I’m a pun person. I love inventing and telling them. But, I tell only those I’ve created myself. I think it’s cheating to tell a pun someone else has come up with. It’s like stealing someone else’s creativity.
The louder the groan, the better I like it when I inflict one of my puns on someone. Sometimes I’ll get a little shove that sort of means, “Get away from me with that.”
Here are some that I like best.
We all know that Dr. Jekyll would drink a potion and turn into Mr. Hyde. There were other experiments. He began drinking insect repellent and this would turn him into a fly. The next day, he be Dr. Jekyll again. The people in the neighborhood got used to what was going on and the referred to him as the person who a respected doctor by day and a fly by night.
The great whale Moby Dick was having stomach problems. He went to the whale doctor and was told that he needed to swallow more roughage. He recommended sailing ships. The remedy work. Moby thrived on a diet of fish and ships.
Three beggars needed to make some money so they decided to into the shoe business. One of the beggars tried selling shoes but he was no good at this. Another, tried repairing them. He suffered the same result. The third tried designing shoes but his designs were awful. All this goes to prove that beggars can’t be shoesers.
Farmer Jones knew that the best milk comes from contented cows.
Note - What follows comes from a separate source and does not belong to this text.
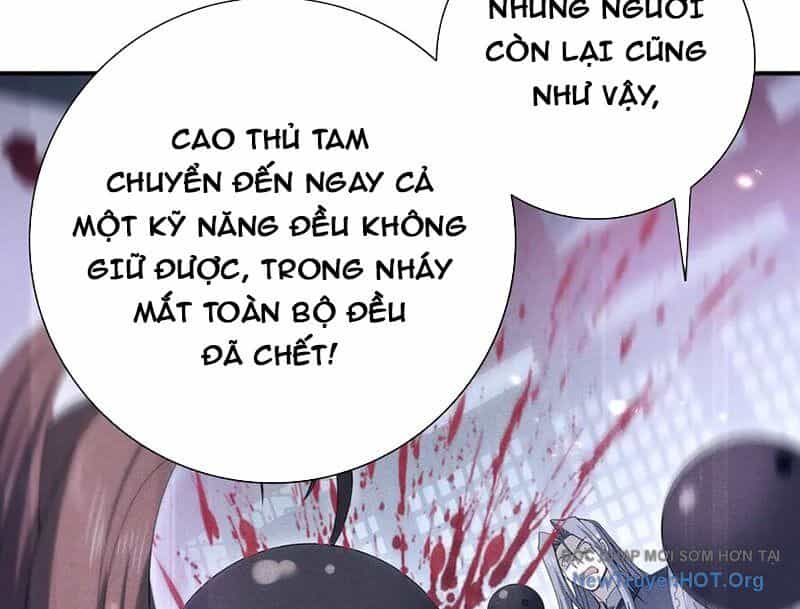 Toàn Dân Chuyển Chức: Ngự Long Sư Là Chức Nghiệp Yếu Nhất? - Chương 130 - ảnh 28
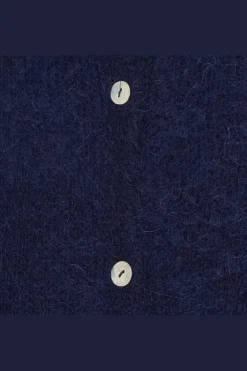 Marta Du Chateau Cjuliana Knit 2413< Strik|Bluser & Skjorter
So every day, he would tell them jokes. The cows laughed and laughed. And they gave excellent milk. Pretty soon the word got around. Farmer Jones and the cows got famous and became known as the laughing stock of the community.
Suzie needed money so she decided to learn how to make candy. At first nothing worked. Her bonbons bombed and her fruit loops drooped. But she persisted and, at last, she learned and she made a mint.
Henry’s brain began to grow and he grew very smart. But it got so large he needed surgery to reduce its size. Alas, the operation was so delicate no doctor was willing to try it. But his barber, Sam Snipper, volunteered for the job. Just as we was going under, Henry whispered to him, “Please, Sam, don’t take too much off the top!”
There is a fad among chickens. They love to have their feathers clipped. So popular is this fashion that chickens wait in line, sometimes for hours, to be clipped. The newspapers have been super busy describing these world-famous chicken barber queues.
Mickey Finn died penniless and there arose a problem as to who would pay for the burial expenses. Patty wouldn’t do it and neither would Sean. But there was a fellow who had been very close to Mickey. His name was Huck. He arose and loudly announced, “Huck’ll bury Finn!”
By accident someone poured a jigger of rye into a pot containing a geranium. Strangely, the plant began to hiccup. Scientists were brought in and discovered that the plant had become drunk from the dry. The news was reported widely and people from all over the country came to see the potted plant.